--- SUPPLIED TEXT ---

▼▼▼

To those outside looking in it looks traumatic, I mean it is, but on the inside we spent our time showering Wren with love, making memories, reading stories whilst knowing the most capable doctors and nurses in Australia could give our her a chance to survive. We tried as much as we could to live in the moment with her not knowing what the future may hold. We never lost hope, and even now that she has been gone for 4 years I still haven’t lost hope. I don’t always know what I am hoping for but I haven’t lost hope.

You don’t expect your child to die. You think its quite rare, that’s until it happens to you. I had never felt grief like this before, and no matter what was said or done nothing could help that overwhelming feeling inside. Looking back, the feelings of isolation were some of the hardest to navigate, and they didn’t change quickly but they did change in time. Feeling like you are the first person to navigate child loss takes time to work through. Connecting with other people, being able to share your story and feeling safe to do so amongst a community that understands is when I started to find my feet again.

▲▲▲

--- SUPPLIED DATA ---
▼▼▼

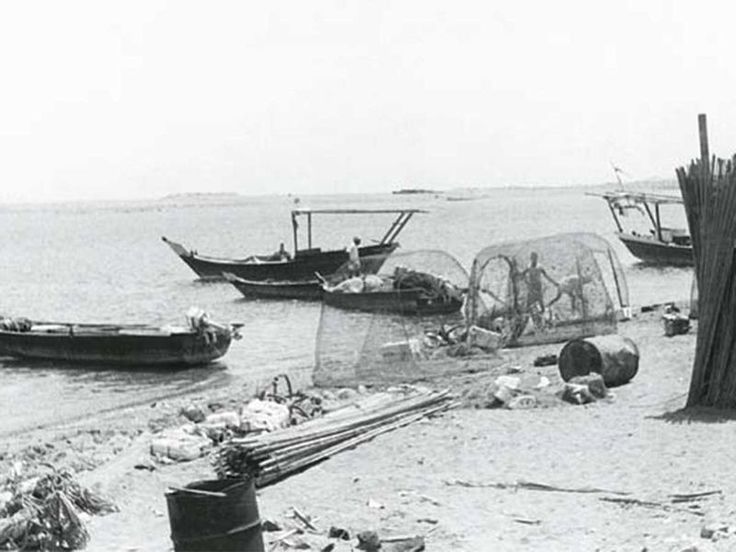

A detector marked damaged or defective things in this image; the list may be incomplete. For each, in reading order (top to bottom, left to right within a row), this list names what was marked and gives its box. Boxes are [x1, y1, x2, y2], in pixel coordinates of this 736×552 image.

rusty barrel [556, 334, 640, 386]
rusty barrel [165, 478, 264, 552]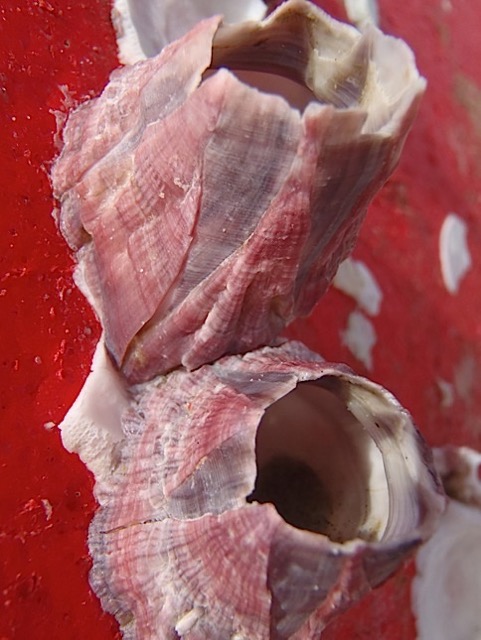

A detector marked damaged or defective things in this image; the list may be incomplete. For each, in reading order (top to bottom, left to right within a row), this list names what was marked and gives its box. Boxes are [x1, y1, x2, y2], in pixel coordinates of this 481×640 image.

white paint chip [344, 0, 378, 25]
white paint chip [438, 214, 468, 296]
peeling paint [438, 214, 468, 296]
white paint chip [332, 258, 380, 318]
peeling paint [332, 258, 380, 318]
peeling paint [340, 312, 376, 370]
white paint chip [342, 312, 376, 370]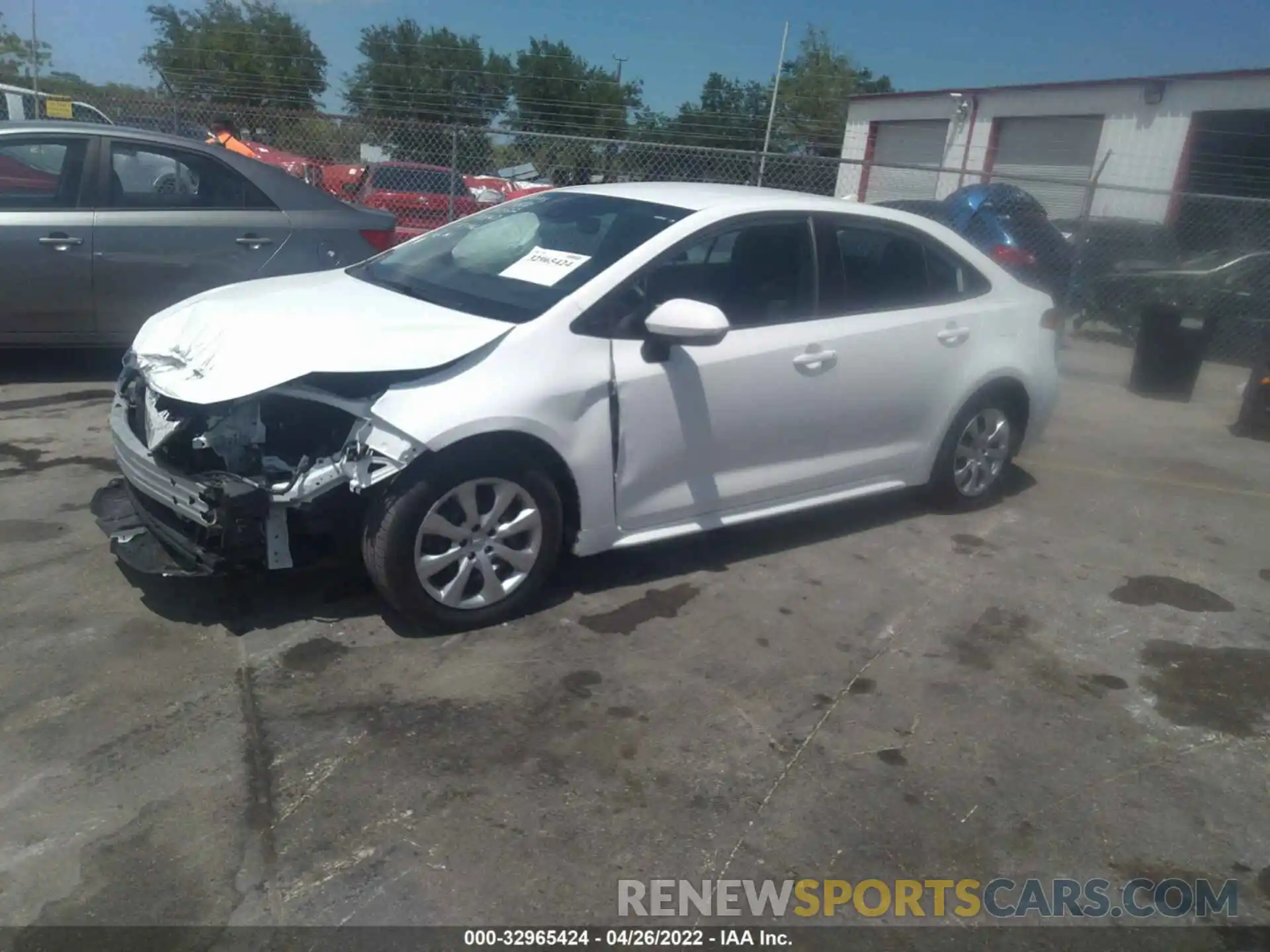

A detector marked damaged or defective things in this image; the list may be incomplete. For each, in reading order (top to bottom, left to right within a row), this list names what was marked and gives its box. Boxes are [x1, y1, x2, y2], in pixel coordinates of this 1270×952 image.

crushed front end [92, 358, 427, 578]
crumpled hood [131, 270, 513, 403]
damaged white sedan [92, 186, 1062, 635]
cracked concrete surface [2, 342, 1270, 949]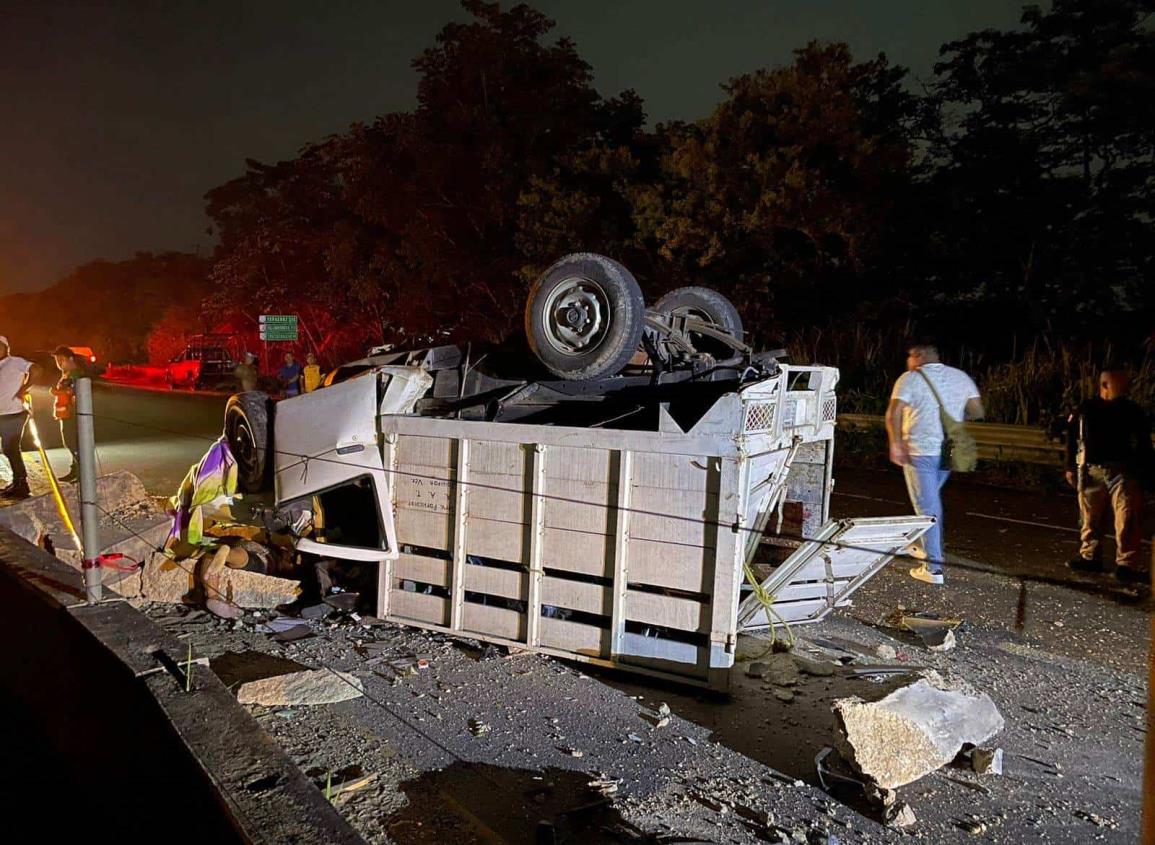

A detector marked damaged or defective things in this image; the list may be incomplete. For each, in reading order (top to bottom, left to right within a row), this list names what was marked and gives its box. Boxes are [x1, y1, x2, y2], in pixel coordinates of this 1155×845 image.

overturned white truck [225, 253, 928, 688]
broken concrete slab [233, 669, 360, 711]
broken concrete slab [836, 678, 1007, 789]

▲▲▲

--- WHAT YOU WILL DO ---
In the passage about losing a child, how long has Wren been gone?

--- COMPLETED TASK ---
4 years.